**Work to be completed:**
Continue the lecture notes on drug addiction and the brain's reward circuit, starting right after their last line.

**Supplied text:**
↓↓↓

PS263: Chapter 15 – Drug Addiction & the Brain’s Reward Circuit
Pharmacological: Pertaining to the scientific study of drugs & principles.
Basic Principles of Drug Action
Psychoactive Drugs: Drugs that influence subjective experience & behaviour by
acting on the nervous system.
1. Oral Ingestion: Preferred; once swallowed they dissolve fast in stomach fluids which
carry them to the intestine & into the bloodstream. Some drugs readily pass through
the barrier & not intestine – broken into metabolites; breakdown products of the
body’s chemical reaction
a. Advantage: Easy & relatively safe, Disadvantage: Unpredictable
2. Injection: The effects are strong, fast & predictable; made subcutaneously (SC) into
the fatty tissue just beneath skin, intramuscularly (IM) into the large muscles, or
intravenously (IV) directly into veins just beneath skin.
a. Prefer IV because it goes directly to brain, the speed & directness are not
able to be counteracted = overdose, allergy, impure dose
b. Effects - Develop scar tissue, infections, and collapsed veins.
3. Inhalation: Absorbed through bloodstream through capillaries in lungs, anesthetics
administered this way; smoking. Hard to regulate & lung damage
4. Absorption through Mucous Membrane: Through the nose, mouth & rectum (I.e.,
cocaine is administered through nasal membranes with no damage)

↑↑↑

**Supplied information:**
↓↓↓

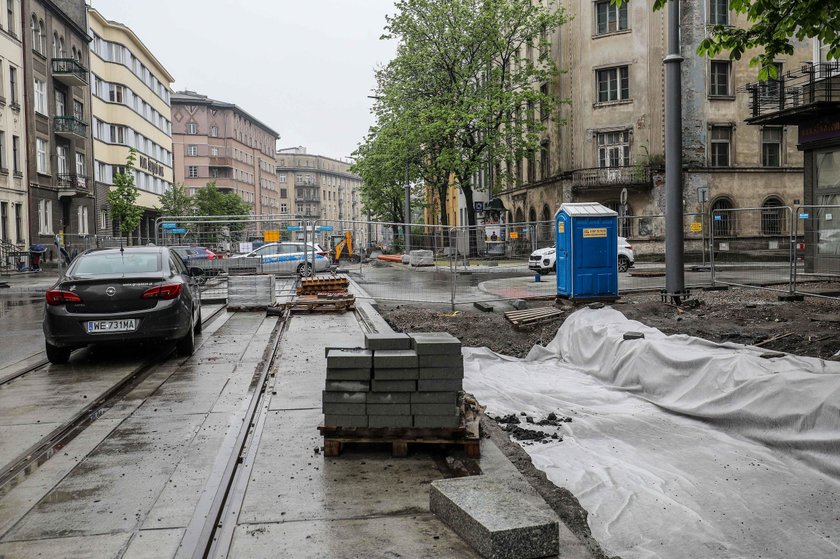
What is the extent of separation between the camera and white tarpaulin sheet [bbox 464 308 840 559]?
14.0ft

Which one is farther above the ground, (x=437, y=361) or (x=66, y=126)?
(x=66, y=126)

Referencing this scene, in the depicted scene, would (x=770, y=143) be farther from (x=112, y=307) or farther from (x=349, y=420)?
(x=349, y=420)

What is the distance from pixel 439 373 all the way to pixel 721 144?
130 feet

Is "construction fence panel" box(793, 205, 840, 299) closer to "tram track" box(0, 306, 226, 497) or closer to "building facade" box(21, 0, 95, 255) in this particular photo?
"tram track" box(0, 306, 226, 497)

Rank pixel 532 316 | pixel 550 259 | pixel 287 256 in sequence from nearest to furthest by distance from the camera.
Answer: pixel 532 316
pixel 287 256
pixel 550 259

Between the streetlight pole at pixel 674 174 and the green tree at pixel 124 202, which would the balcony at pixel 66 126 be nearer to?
the green tree at pixel 124 202

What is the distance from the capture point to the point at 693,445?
19.5 ft

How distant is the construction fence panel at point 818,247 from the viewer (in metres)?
13.6

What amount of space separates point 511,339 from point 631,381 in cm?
395

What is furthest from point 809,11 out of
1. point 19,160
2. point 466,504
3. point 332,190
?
point 332,190

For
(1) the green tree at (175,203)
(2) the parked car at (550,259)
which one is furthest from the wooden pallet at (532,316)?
(1) the green tree at (175,203)

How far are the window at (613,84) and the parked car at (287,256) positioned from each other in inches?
1046

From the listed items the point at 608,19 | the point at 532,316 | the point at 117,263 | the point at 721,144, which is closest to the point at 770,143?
the point at 721,144

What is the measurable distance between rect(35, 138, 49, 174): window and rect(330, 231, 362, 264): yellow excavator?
89.4ft
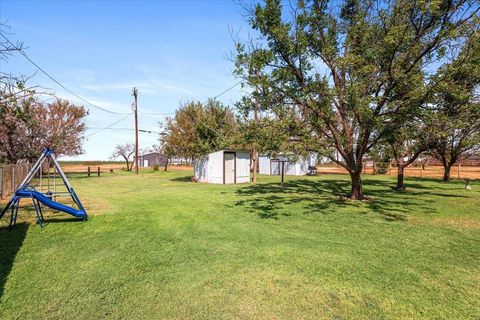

↑↑↑

**Answer to this exercise:**
Once a drug enters the bloodstream it is carried to the blood vessels of the CNS; the
blood-brain barrier makes it hard for dangerous chemicals to pass.
Some drugs act on neural membranes through CNS (alcohol) while others bind to a
particular synapse receptors, influence synthesis, transport, etc.
Drug Metabolism: Actions of most drugs are terminated by enzymes synthesized by
the liver; these enzymes stimulate the conversion of active drugs to non-active
forms; eliminates ability to pass through lipid membrane.
Drug Tolerance: State of decreased sensitivity to a drug that develops as a result of
exposure to it – A shift in the dose-response curve: 1) in tolerant individuals the
same dose has less effect, 2) A greater dose is required to produce the same effect.
1. 1 drug can produce tolerance to other drugs by same mechanism: cross tolerance
2. Tolerance often develops to some effect but not others; tolerance to one effect, or
increasing sensitivity to a drug is called drug sensitization.
3. Tolerance is not unitary phenomenon – no single underlying mechanism for all.
Metabolic Tolerance: Drug tolerance that results from changes that reduces the
amount of drug getting to its sites of action.
Functional Tolerance: Drug tolerance that results from changes that reduce the
reactivity of the sites of action (tolerance to psychoactive drugs)
Withdrawal Syndrome: After significant amounts of a drug have been in the body for
a period of time, its sudden elimination can trigger an adverse physiological reaction
o Effects are virtually always opposite to the initial effects of the drug
o Individuals who suffer withdrawal reactions are physically dependent.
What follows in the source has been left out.